___ Page extract

In the /tools section of the starter code you'll find a useful program called graphTools that prints statistics about graphs. We have a directory of graphs placed here for you:

/data/home/HPC2017_Summer/class/graph

Students sometimes want to make their own graphs for debugging. You can write down a graph definition in a text file and use the graphTools app to convert it to a binary file that can be used with parts 1 and part 2 of the assignment below. See the command help for: ./graphTools text2bin graphtextfilename graphbinfilename.

Part 1: Warm up: Implementing Page Rank (20 points)

As a simple warm up exercise to get comfortable using the graph data structures, and to get acquainted with a few OpenMP basics, we'd like you to begin by implementing a basic version of the well-known page rank algorithm.

Please take a look at the pseudocode provided to you in the function pageRank(), in the file pagerank/page_rank.cpp.. You should implement the function, parallelizing the code with OpenMP. Just like any other algorithm, first identify independent work and any necessary sychronization.

You can run your code, checking correctness and performance against the staff reference solution using:

./pr /data/home/HPC2017_Summer/class/graph/com-orkut_117m.graph

You'll find a number of graphs in the course directory. Note some of these graphs are quite large (more than a GB in size). Some interesting graphs include:

com-orkut_117m.graph
oc-pokec_30m.graph
rmat_200m.graph
soc-livejournal1_68m.graph

By default, the pr program runs your page rank algorithm with an increasing number of threads (so you can assess speedup trends). However, since runtimes at low core counts can be long, you can explicitly specify the number of threads to only run your code under a single configuration.

______
___ Data block

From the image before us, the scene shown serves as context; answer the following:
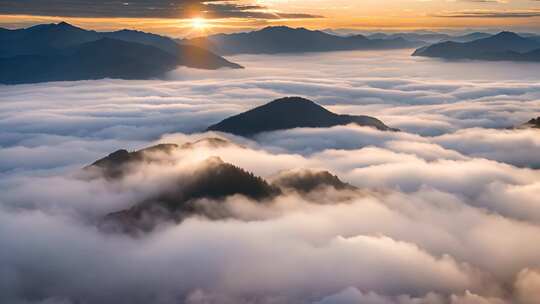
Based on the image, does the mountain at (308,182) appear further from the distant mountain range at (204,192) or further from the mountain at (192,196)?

______

Aim: Could you output the stretch of the page rank assignment text from "Students sometimes want" through "any necessary sychronization.", word for word, after reading the listing?

Solution below:
Students sometimes want to make their own graphs for debugging. You can write down a graph definition in a text file and use the graphTools app to convert it to a binary file that can be used with parts 1 and part 2 of the assignment below. See the command help for: ./graphTools text2bin graphtextfilename graphbinfilename.

Part 1: Warm up: Implementing Page Rank (20 points)

As a simple warm up exercise to get comfortable using the graph data structures, and to get acquainted with a few OpenMP basics, we'd like you to begin by implementing a basic version of the well-known page rank algorithm.

Please take a look at the pseudocode provided to you in the function pageRank(), in the file pagerank/page_rank.cpp.. You should implement the function, parallelizing the code with OpenMP. Just like any other algorithm, first identify independent work and any necessary sychronization.